Israeli designer Shira Keret used a water jet cutter to erode marble blocks into these plates and vessels.
Natural water erosion usually takes thousands of years, but Shira Keret sped-up the process to just a few seconds by carving her Monolith collection of carrera marble homeware with a high-pressure water jet cutting machine.
"When tweaking the industrial process of water jet cutting the stream will carve it's way to the bottom, not necessarily in a straight line," said Keret. "This way, it takes a matter of seconds to mimic the natural process and morphology in small scale."
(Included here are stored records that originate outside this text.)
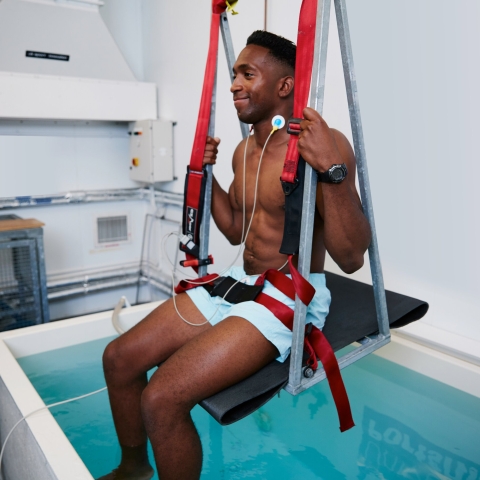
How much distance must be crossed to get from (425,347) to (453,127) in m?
0.88

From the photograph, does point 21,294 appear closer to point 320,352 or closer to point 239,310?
point 239,310

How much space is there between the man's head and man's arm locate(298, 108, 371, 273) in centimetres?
22

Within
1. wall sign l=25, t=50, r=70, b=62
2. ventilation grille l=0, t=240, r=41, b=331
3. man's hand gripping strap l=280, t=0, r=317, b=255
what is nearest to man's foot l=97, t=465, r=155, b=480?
man's hand gripping strap l=280, t=0, r=317, b=255

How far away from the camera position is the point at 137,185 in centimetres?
370

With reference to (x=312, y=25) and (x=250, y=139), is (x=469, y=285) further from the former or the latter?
(x=312, y=25)

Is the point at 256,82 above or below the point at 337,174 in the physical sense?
above

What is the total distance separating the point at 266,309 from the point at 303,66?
596 millimetres

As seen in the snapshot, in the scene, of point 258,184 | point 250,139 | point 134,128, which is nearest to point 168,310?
point 258,184

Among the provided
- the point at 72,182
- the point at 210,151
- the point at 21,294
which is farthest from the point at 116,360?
the point at 72,182

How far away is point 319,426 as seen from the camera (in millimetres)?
1869

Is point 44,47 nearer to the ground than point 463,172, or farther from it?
farther from it

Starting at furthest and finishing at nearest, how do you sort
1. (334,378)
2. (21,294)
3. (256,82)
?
(21,294) < (256,82) < (334,378)

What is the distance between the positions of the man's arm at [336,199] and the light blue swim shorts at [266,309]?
0.16 metres

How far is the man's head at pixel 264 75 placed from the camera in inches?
51.5
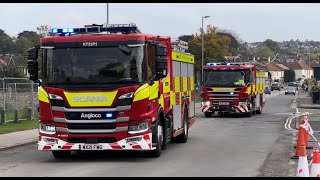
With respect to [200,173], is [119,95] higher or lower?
higher

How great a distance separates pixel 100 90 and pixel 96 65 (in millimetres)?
650

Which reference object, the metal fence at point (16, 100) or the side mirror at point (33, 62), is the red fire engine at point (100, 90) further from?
the metal fence at point (16, 100)

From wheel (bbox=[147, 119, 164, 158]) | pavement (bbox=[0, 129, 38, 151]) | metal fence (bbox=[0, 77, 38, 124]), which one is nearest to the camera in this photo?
wheel (bbox=[147, 119, 164, 158])

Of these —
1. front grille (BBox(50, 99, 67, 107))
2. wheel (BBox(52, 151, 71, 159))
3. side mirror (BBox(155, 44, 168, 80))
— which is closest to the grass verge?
wheel (BBox(52, 151, 71, 159))

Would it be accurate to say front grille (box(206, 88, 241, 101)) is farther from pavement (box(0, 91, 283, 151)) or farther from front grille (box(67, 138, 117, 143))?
front grille (box(67, 138, 117, 143))

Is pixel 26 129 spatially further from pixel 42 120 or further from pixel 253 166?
pixel 253 166

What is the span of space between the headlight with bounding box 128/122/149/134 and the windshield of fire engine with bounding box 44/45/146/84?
96 centimetres

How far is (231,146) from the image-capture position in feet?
54.3

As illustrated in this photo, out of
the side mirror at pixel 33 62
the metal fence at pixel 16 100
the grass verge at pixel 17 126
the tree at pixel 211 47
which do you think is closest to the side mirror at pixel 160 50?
the side mirror at pixel 33 62

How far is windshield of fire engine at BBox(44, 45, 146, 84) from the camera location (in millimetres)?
12859

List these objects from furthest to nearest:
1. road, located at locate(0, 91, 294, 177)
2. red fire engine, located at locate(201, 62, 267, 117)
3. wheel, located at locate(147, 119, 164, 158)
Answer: red fire engine, located at locate(201, 62, 267, 117), wheel, located at locate(147, 119, 164, 158), road, located at locate(0, 91, 294, 177)

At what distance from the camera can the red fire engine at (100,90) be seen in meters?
12.7

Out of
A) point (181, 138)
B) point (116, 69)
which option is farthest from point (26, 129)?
point (116, 69)

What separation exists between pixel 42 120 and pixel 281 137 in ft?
31.2
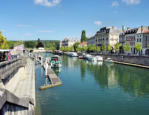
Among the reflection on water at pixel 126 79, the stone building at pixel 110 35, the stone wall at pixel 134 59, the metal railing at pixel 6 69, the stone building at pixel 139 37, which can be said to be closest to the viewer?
the metal railing at pixel 6 69

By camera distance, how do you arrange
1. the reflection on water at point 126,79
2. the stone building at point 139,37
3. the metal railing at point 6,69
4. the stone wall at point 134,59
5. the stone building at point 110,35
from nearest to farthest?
the metal railing at point 6,69 → the reflection on water at point 126,79 → the stone wall at point 134,59 → the stone building at point 139,37 → the stone building at point 110,35

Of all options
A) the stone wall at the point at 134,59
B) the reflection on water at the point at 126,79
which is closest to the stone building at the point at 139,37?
the stone wall at the point at 134,59

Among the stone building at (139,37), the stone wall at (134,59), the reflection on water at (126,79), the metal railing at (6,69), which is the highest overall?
the stone building at (139,37)

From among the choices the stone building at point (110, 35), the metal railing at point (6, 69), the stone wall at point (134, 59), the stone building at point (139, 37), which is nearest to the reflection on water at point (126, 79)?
the stone wall at point (134, 59)

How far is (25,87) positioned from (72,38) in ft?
505

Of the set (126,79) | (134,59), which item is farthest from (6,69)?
(134,59)

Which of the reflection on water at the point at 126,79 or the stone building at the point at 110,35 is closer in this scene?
the reflection on water at the point at 126,79

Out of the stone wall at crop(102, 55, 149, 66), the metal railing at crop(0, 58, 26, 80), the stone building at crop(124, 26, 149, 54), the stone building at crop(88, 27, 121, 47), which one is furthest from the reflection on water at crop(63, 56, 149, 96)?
the stone building at crop(88, 27, 121, 47)

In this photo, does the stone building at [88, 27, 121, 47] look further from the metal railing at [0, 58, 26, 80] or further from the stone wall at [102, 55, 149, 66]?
the metal railing at [0, 58, 26, 80]

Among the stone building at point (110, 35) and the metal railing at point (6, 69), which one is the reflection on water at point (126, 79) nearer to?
the metal railing at point (6, 69)

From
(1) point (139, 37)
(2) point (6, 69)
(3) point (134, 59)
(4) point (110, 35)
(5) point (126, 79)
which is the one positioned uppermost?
(4) point (110, 35)

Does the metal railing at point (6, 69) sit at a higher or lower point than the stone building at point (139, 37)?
lower

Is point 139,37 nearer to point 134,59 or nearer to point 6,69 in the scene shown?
point 134,59

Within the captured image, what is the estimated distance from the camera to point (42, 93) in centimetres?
1853
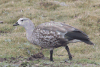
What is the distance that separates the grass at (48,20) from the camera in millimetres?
7973

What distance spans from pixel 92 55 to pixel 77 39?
2.37m

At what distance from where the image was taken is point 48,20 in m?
12.4

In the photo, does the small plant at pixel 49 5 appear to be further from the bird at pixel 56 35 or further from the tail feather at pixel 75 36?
the tail feather at pixel 75 36

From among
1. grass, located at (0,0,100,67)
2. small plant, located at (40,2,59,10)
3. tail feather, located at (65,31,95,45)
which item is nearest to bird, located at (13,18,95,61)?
tail feather, located at (65,31,95,45)

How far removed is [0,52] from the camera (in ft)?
24.8

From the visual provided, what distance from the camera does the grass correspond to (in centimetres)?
797

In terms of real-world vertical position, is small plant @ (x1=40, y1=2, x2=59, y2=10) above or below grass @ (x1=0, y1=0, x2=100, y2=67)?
above

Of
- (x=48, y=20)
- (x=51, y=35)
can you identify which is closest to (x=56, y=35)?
(x=51, y=35)

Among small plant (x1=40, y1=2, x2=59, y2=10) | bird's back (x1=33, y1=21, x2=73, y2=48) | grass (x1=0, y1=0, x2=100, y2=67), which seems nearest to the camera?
bird's back (x1=33, y1=21, x2=73, y2=48)

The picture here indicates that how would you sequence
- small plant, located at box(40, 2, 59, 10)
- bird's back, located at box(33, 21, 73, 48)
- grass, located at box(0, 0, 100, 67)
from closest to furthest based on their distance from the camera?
1. bird's back, located at box(33, 21, 73, 48)
2. grass, located at box(0, 0, 100, 67)
3. small plant, located at box(40, 2, 59, 10)

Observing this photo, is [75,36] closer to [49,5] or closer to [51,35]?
[51,35]

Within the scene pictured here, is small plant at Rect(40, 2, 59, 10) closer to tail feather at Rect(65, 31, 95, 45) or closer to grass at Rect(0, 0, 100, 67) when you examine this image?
grass at Rect(0, 0, 100, 67)

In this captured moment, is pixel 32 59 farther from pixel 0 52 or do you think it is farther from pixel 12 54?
pixel 0 52

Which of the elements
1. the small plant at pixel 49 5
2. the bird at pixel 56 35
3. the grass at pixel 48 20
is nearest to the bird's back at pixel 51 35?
the bird at pixel 56 35
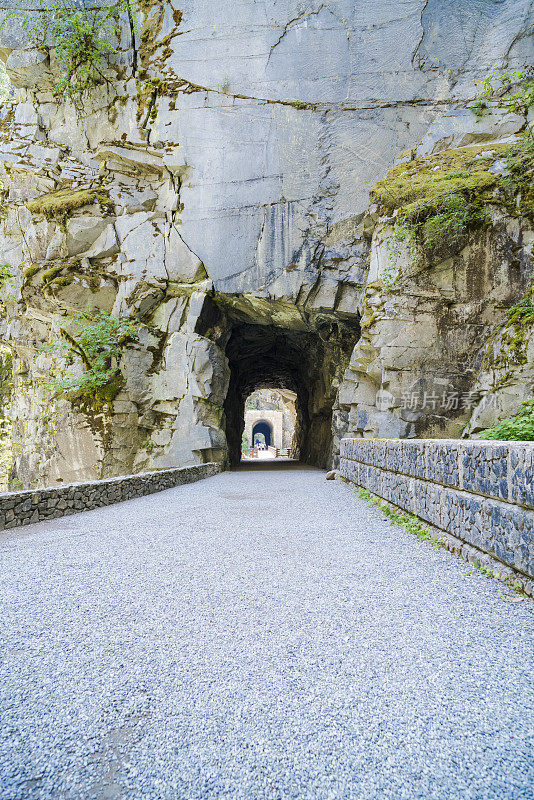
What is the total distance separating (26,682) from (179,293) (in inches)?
470

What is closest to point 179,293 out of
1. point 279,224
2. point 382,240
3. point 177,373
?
point 177,373

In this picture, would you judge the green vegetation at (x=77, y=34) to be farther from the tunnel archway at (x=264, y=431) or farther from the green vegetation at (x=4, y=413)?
the tunnel archway at (x=264, y=431)

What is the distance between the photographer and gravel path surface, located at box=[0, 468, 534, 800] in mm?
1159

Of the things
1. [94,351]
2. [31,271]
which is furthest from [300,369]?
[31,271]

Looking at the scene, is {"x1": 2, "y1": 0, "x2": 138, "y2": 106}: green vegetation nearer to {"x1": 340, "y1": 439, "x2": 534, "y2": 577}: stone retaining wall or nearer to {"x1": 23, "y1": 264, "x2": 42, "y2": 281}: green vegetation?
{"x1": 23, "y1": 264, "x2": 42, "y2": 281}: green vegetation

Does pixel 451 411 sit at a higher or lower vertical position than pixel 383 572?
higher

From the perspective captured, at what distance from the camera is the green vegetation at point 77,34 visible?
12180 mm

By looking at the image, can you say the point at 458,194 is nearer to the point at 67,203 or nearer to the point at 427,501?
the point at 427,501

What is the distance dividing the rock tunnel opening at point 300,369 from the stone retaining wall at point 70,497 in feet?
26.8

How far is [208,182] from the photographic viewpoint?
12.2m

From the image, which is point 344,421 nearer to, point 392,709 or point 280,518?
point 280,518

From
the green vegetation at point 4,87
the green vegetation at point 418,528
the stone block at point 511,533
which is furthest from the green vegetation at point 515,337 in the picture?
the green vegetation at point 4,87

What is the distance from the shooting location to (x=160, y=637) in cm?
197

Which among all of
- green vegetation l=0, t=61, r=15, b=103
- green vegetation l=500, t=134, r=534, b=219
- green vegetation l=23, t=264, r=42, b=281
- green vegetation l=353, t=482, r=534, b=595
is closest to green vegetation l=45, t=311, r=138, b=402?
green vegetation l=23, t=264, r=42, b=281
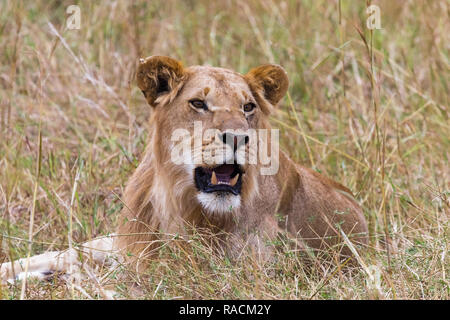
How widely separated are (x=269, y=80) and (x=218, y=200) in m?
0.76

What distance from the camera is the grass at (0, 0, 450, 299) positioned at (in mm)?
3566

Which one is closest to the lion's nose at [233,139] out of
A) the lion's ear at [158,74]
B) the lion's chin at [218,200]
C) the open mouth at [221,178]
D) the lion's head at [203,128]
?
the lion's head at [203,128]

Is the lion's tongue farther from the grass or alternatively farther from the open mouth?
the grass

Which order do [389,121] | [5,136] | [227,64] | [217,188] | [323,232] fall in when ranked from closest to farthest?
[217,188], [323,232], [5,136], [389,121], [227,64]

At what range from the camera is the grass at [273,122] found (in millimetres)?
3566

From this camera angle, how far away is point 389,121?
5750 millimetres

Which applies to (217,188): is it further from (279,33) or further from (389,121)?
(279,33)

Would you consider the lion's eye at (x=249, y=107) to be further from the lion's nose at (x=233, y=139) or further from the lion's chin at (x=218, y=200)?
the lion's chin at (x=218, y=200)

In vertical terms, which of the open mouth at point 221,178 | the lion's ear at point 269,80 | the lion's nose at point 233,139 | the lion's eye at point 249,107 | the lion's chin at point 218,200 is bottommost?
the lion's chin at point 218,200

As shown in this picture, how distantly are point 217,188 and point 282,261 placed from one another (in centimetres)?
46

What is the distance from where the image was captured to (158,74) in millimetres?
3828

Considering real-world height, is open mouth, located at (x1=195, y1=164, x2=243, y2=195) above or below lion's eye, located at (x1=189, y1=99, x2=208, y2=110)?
below

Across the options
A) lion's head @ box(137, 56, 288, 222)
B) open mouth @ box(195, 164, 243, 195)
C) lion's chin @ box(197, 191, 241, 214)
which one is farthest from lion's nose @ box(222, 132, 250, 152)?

The serving plates and vessels started as basic rectangles and cylinders cut on the machine to Keret's specifications. She then began to vary the speed of the machine so the water created jagged edges and patterns across the stone, which were different each time.
"The machine's variable factors are the cutting speed and the water jet stream intensity," Keret told Dezeen. "By increasing the cutting speed I was able to increase the erosion effect on the marble. I changed the speed several times in order to get the results I was hoping for."
"After the cutting process was complete I was left with surfaces, cylinders and other forms that were loyal to the drawing at one end and randomly carved at the other," she said.
Keret then took the pieces to a stone carver to be finessed and shaped into useable tableware.
Some are streaked with small ridges while others have large chunks missing where the cutter has completely worn the stone away.
The project was exhibited at the Young Creatives exhibition during Tokyo Designers Week last month.
Photos are by Hagar Cygler.
More from the designer below:
Water erosion is a process that happens in nature, it can take thousands of years for water to carve its way through rock. The streams intensity and the type of rock will determine the shapes.
When tweaking the industrial process of water jet cutting the stream will carve it's way to the bottom, not necessarily in a straight line. This way, it takes a matter of seconds to mimic the natural process and morphology in small scale.
Although the technical drawing for the machine are 2D and extremely basic, this process makes the final shapes unpredictable, organic and one of a kind.
The project includes a set of carrara marble objects: serving plates and vessels that examines the morphology of rock shaped by water.
Monolith is a new project by product designer Shira Keret. The project was first presented at Tokyo designers week in October 2013.